Memories of Sister Aine Hardiman from Mary Newman, former colleague in work with women and children in Nyanga.
Mine is but one perspective but I have so many warm memories of our time together all those years ago in Nyanga – with Sister Aine Hardiman, when she was the Principal of St Mary’s, with prime mover Rose Mbude, supported by the ever capable Nokwezi Manikivana and all the women in the original Etafeni group, and with the constant support of Cheryl Barratt and Dr Mary Roberts of the Quaker Service Fund (QSF).

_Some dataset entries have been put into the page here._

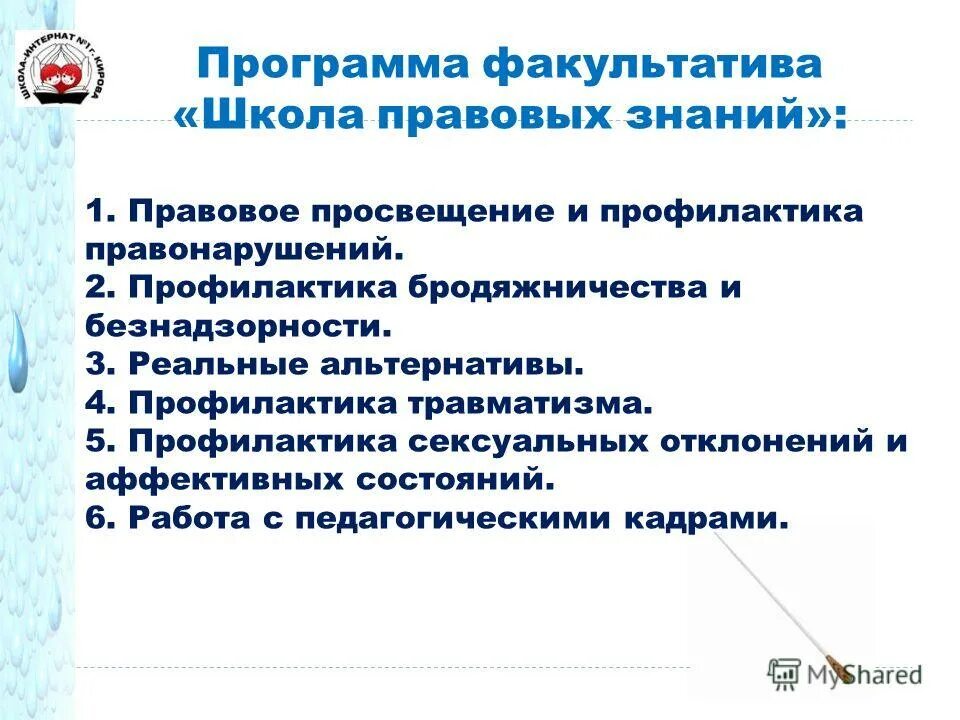 ШКОЛА-ИНТЕРНАТ №1 Г. КИРОВА

Программа факультатива «Школа правовых знаний»:

1. Правовое просвещение и профилактика правонарушений.
2. Профилактика бродяжничества и безнадзорности.
3. Реальные альтернативы.
4. Профилактика травматизма.
5. Профилактика сексуальных отклонений и аффективных состояний.
6. Работа с педагогическими кадрами.

MyShared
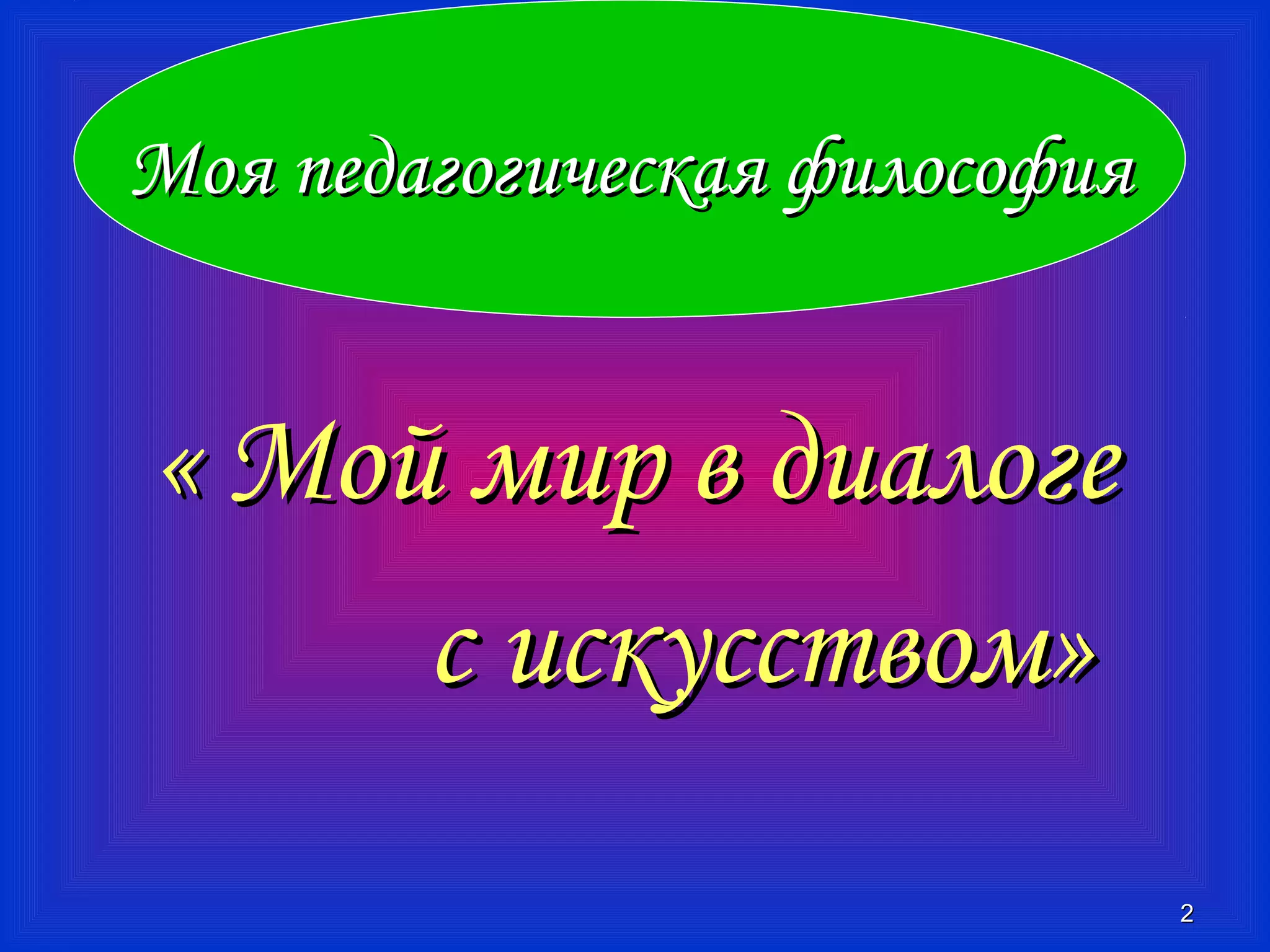 Моя педагогическая философия

« Мой мир в диалоге
с искусством»

2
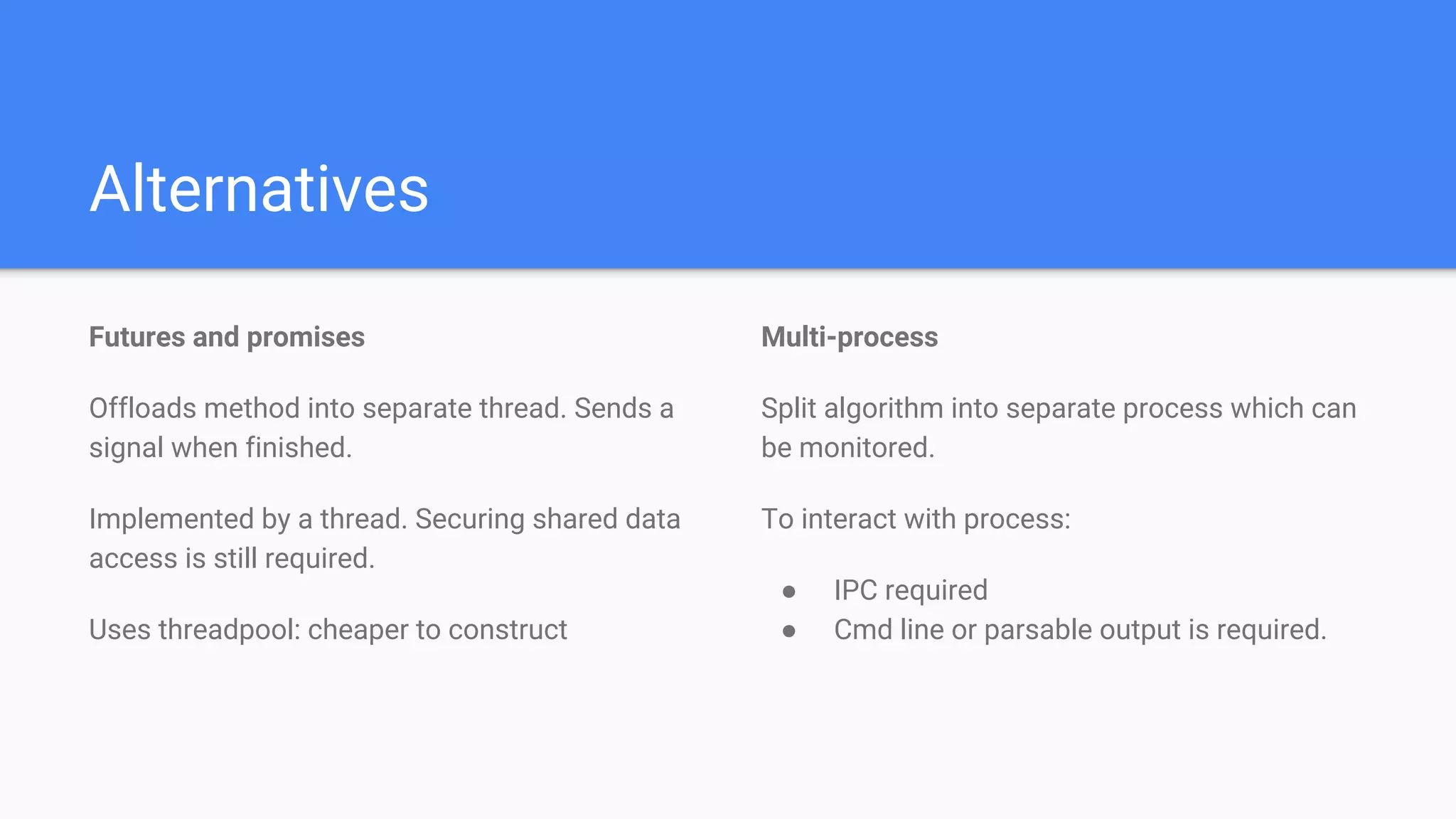 Alternatives

Futures and promises

Offloads method into separate thread. Sends a signal when finished.

Implemented by a thread. Securing shared data access is still required.

Uses threadpool: cheaper to construct

Multi-process

Split algorithm into separate process which can be monitored.

To interact with process:

- IPC required
- Cmd line or parsable output is required.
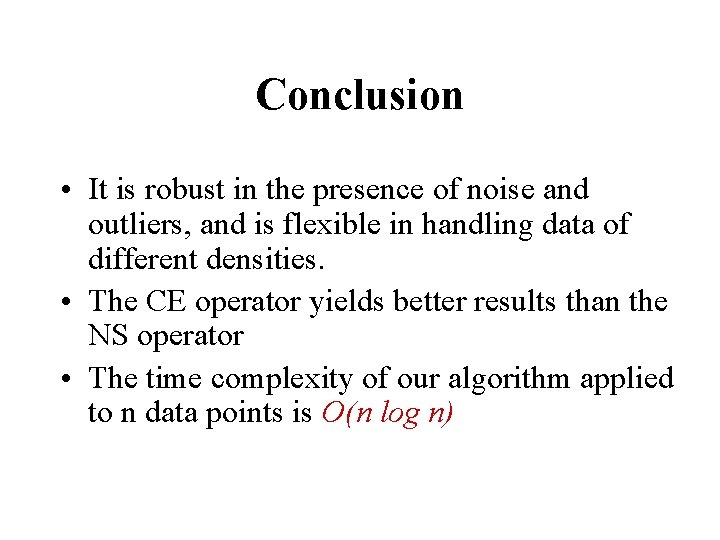 Conclusion

• It is robust in the presence of noise and outliers, and is flexible in handling data of different densities.
• The CE operator yields better results than the NS operator
• The time complexity of our algorithm applied to n data points is $O(n \log n)$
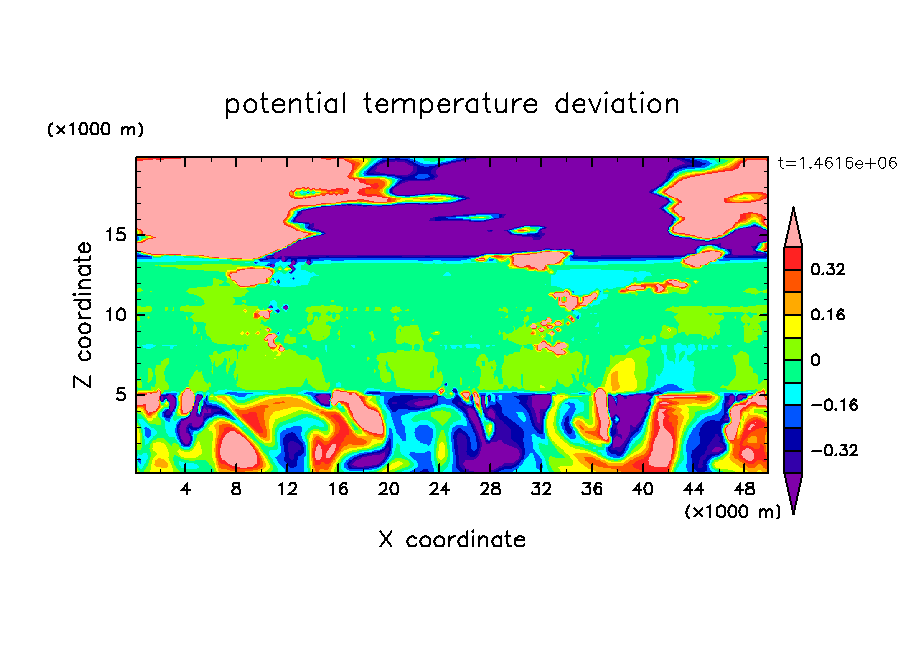 potential temperature deviation

(×1000 m)

t=1.4616e+06

Z coordinate

15
10
5

0.32
0.16
0
−0.16
−0.32

4 8 12 16 20 24 28 32 36 40 44 48

(×1000 m)

X coordinate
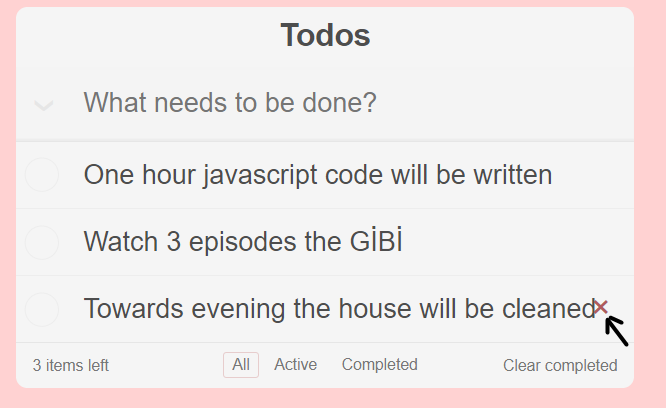 Todos

What needs to be done?

One hour javascript code will be written

Watch 3 episodes the GİBİ

Towards evening the house will be cleaned ×

3 items left All Active Completed Clear completed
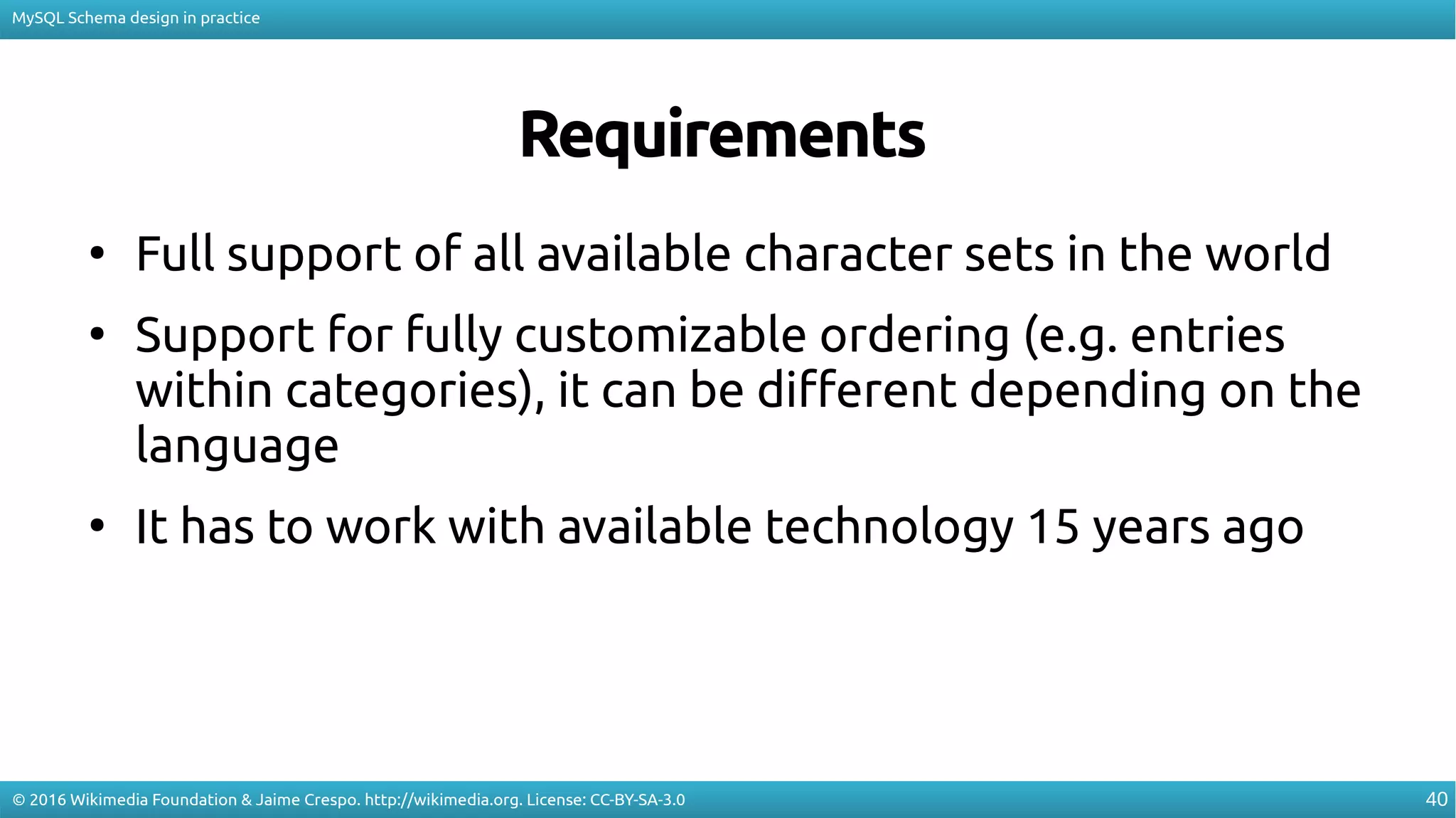 MySQL Schema design in practice

Requirements

• Full support of all available character sets in the world

• Support for fully customizable ordering (e.g. entries within categories), it can be different depending on the language

• It has to work with available technology 15 years ago

© 2016 Wikimedia Foundation & Jaime Crespo. http://wikimedia.org. License: CC-BY-SA-3.0

40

It was Sister Aine who inspired us in the Early Learning Resource Unit (ELRU) and QSF) to take up the challenge of developing a “model” for women and children living in very difficult circumstances. An approach that would build on the existing knowledge and strengths of the local people in order to deliver a desperately needed service for women and children around support for early childhood development and the involvement of parents or primary caregivers. It was Sister Aine who despite her own very challenging job inspired us to find ways to move quietly but resolutely through the very severe political, social, economic and cultural constraints that were our constant companions. The work was highly stressful, the township was at war with the apartheid system and there we were a group of women, across race lines moving from house to house trying out ideas in order to attempt to develop an appropriate approach, crossing what seemed like intractable boundaries and barriers, sometimes at serious personal risk and all the time learning from one another and the situations that we encountered as we moved along.
Sister Aine’s extraordinary contribution – and I mean extra-ordinary – was her oversight role which was that of constant support and encouragement despite the enormous challenges and setbacks that were our daily diet. These included violent community protests and gun battles with police (on more than one occasion stray bullets went through Rose’s yard). Sister Aine’s huge strength was her faith, her love and commitment to the wider Nyanga community, her ability to stand back from the ownership of ideas, her ability to listen, to contribute, to shoulder criticism (very intense at times) but always to remain resolute in her belief in the small things, the basic building blocks which rest with the people, and as a result, the work began to take shape. In difficult situations Sister Aine was able more often than not to create an atmosphere that built trust and respect between people and that encouraged respect for different points of view. She truly was the human face of what “community development” should be!